**What is required:** Nothing but a number is expected: the count of lines in the data below that include "name".

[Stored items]
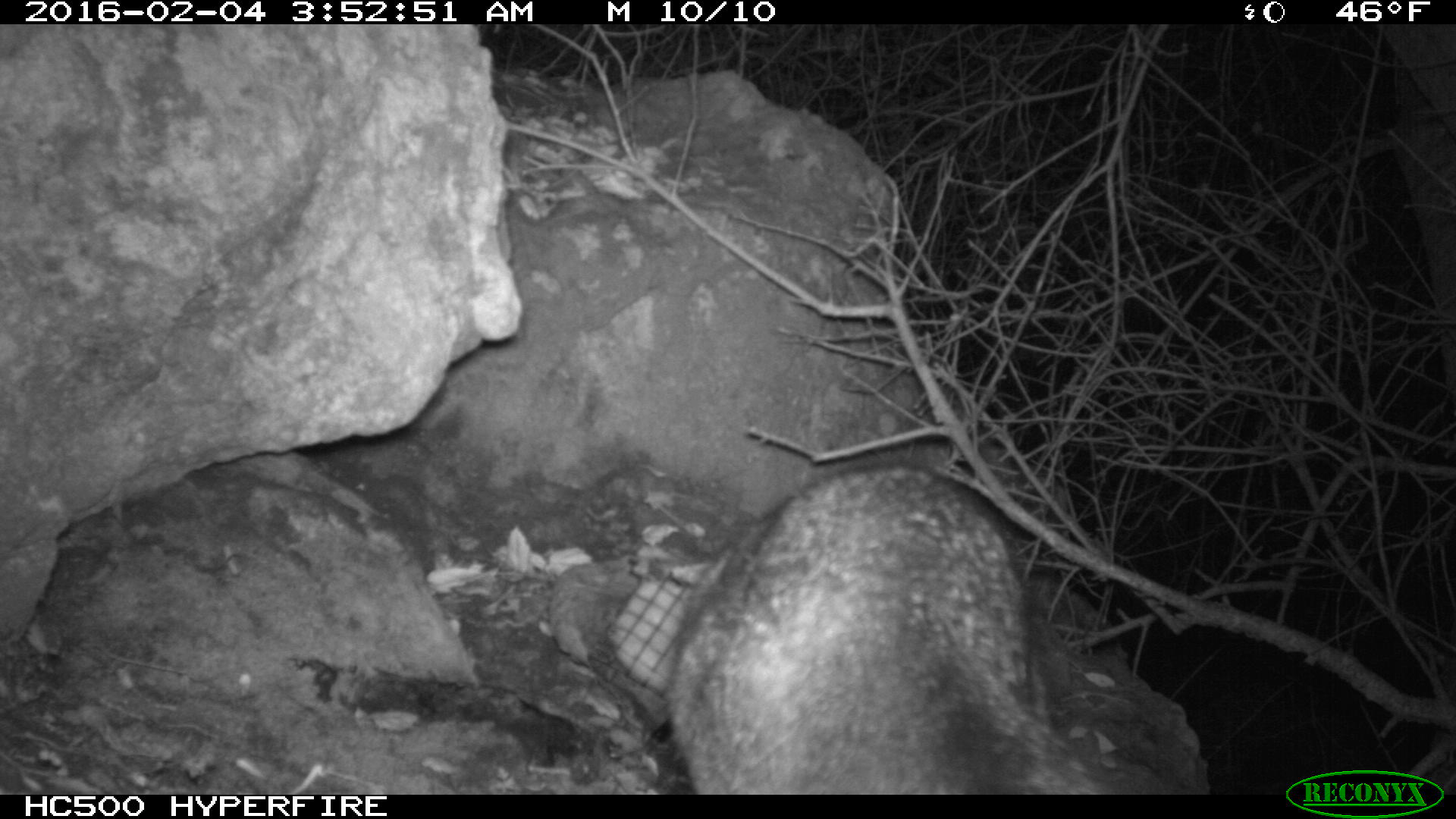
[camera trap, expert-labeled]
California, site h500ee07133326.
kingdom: Animalia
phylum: Chordata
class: Mammalia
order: Carnivora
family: Canidae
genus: Urocyon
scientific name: Urocyon littoralis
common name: island fox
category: fox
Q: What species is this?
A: Fox (island fox) (Urocyon littoralis).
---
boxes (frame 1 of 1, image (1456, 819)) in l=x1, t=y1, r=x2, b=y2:
fox: l=664, t=463, r=1114, b=794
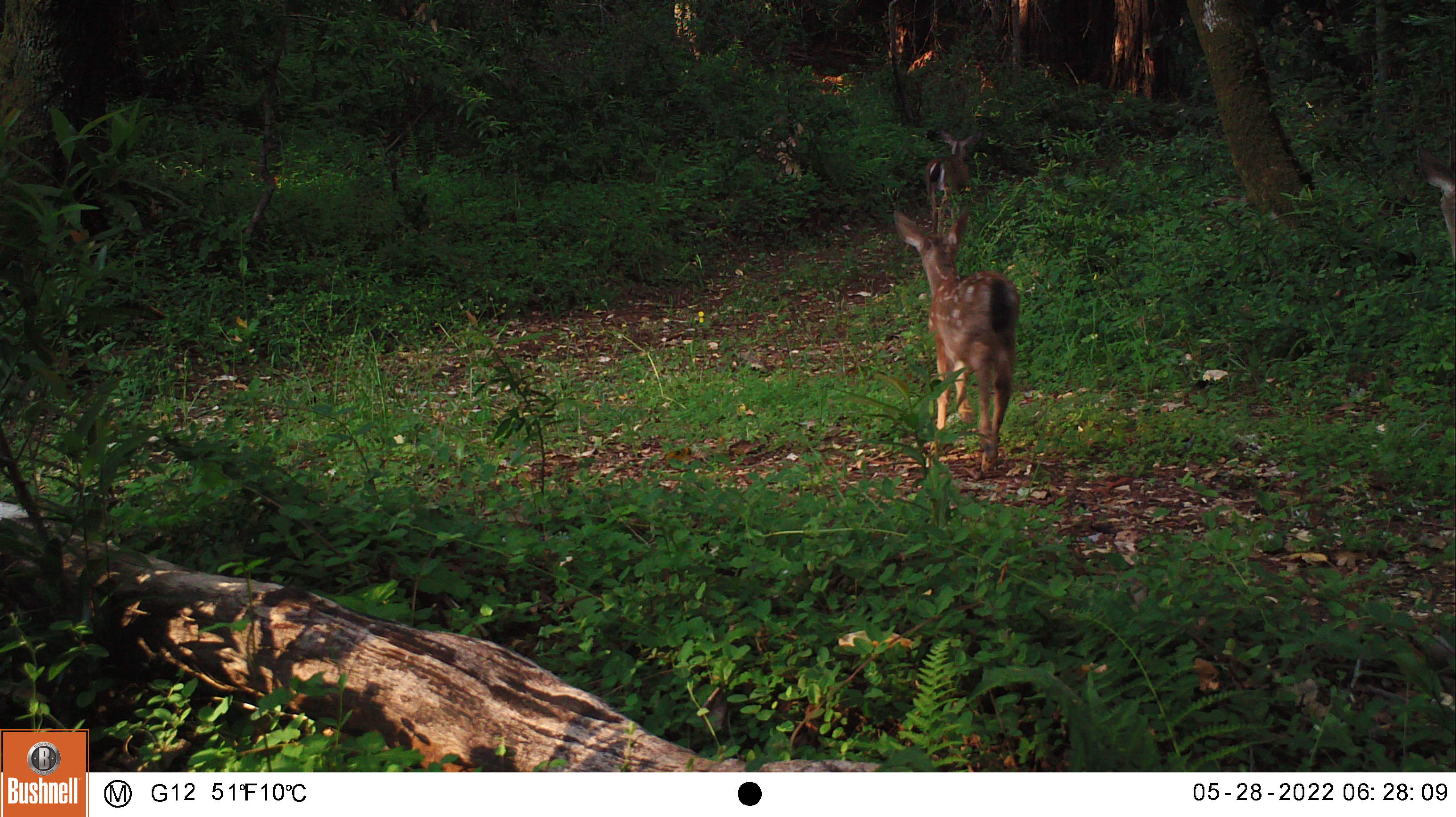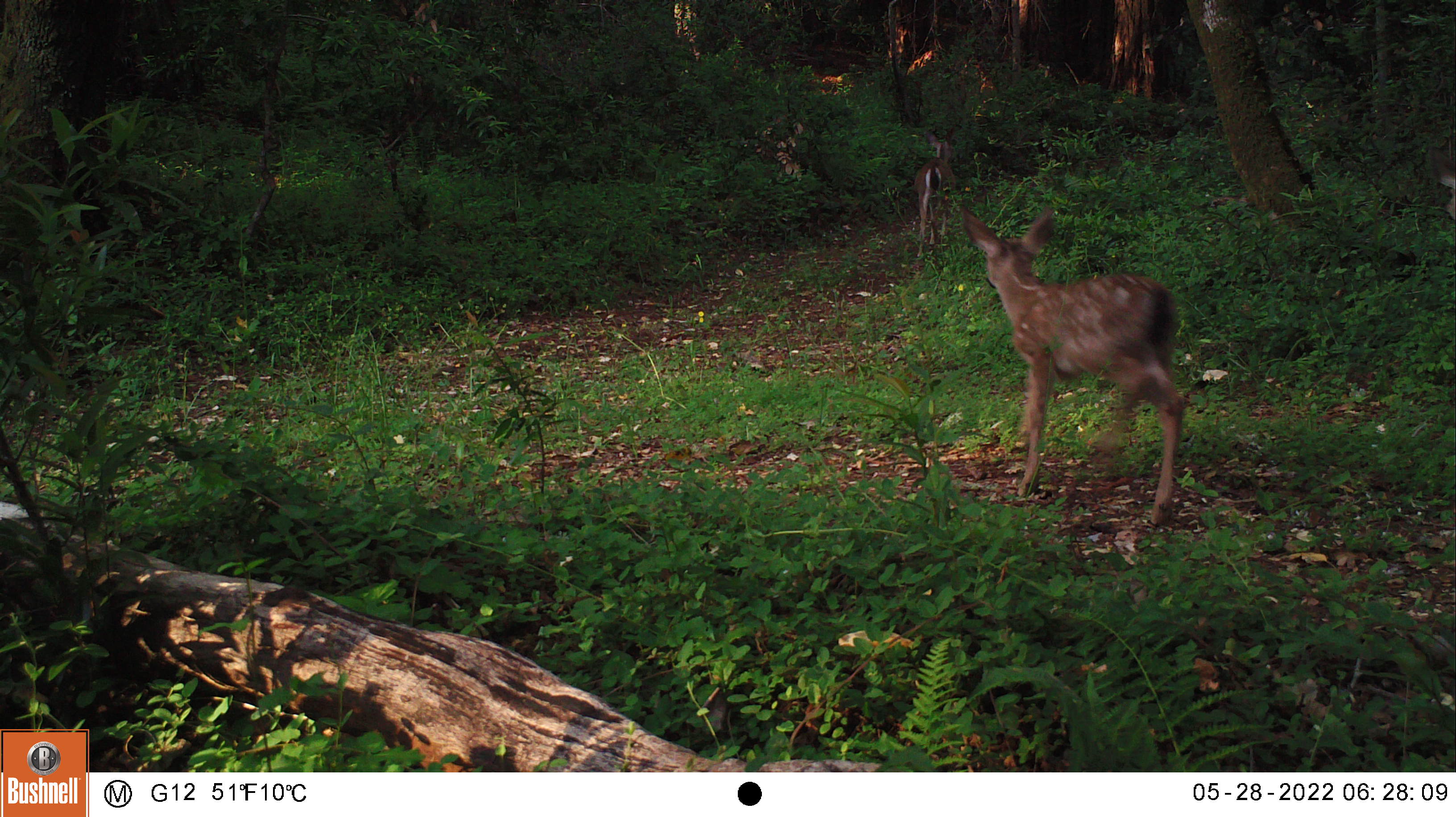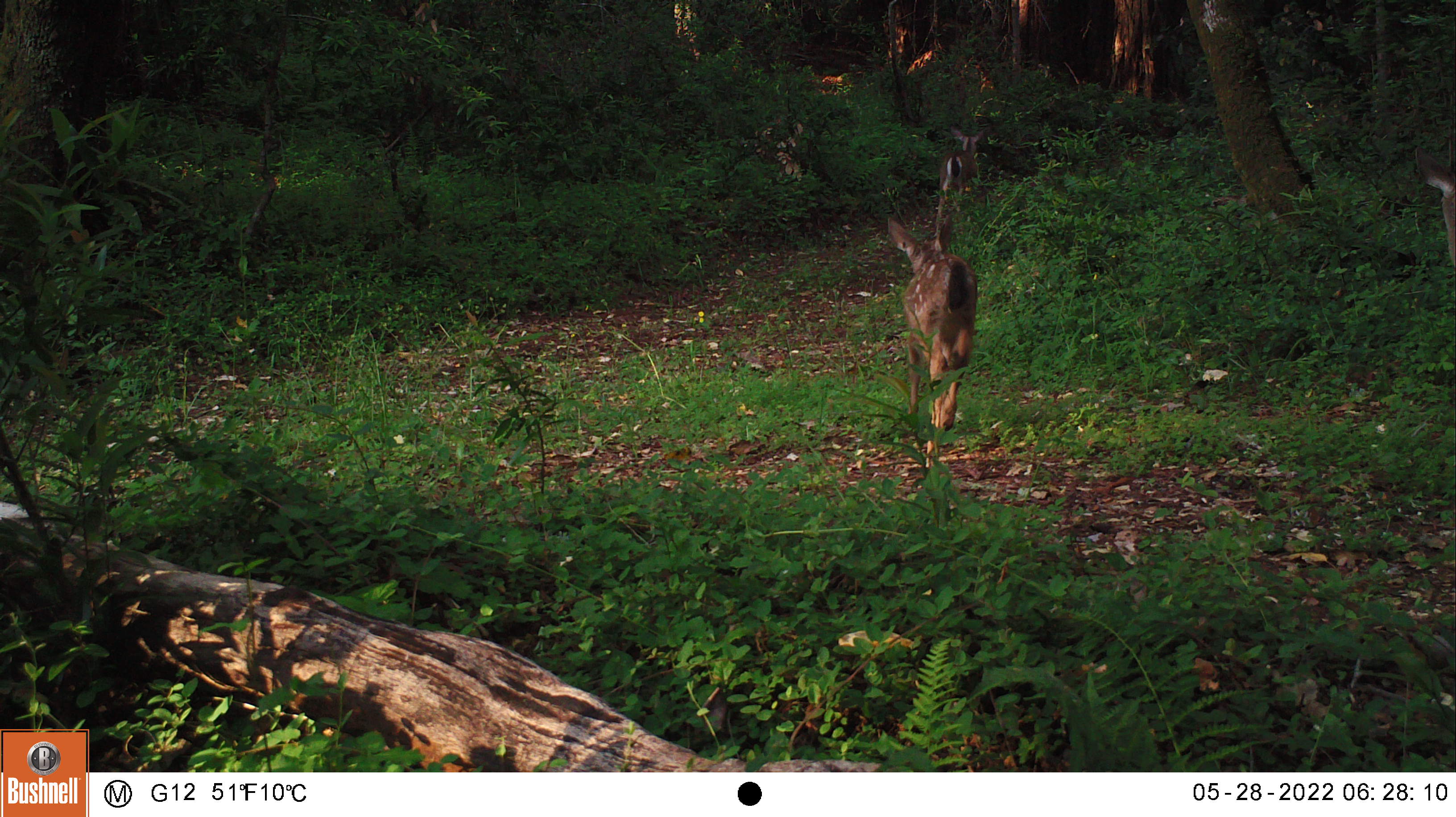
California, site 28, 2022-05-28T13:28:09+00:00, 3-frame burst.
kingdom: Animalia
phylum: Chordata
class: Mammalia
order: Artiodactyla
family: Cervidae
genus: Odocoileus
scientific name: Odocoileus hemionus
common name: mule deer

**Answer space:** 4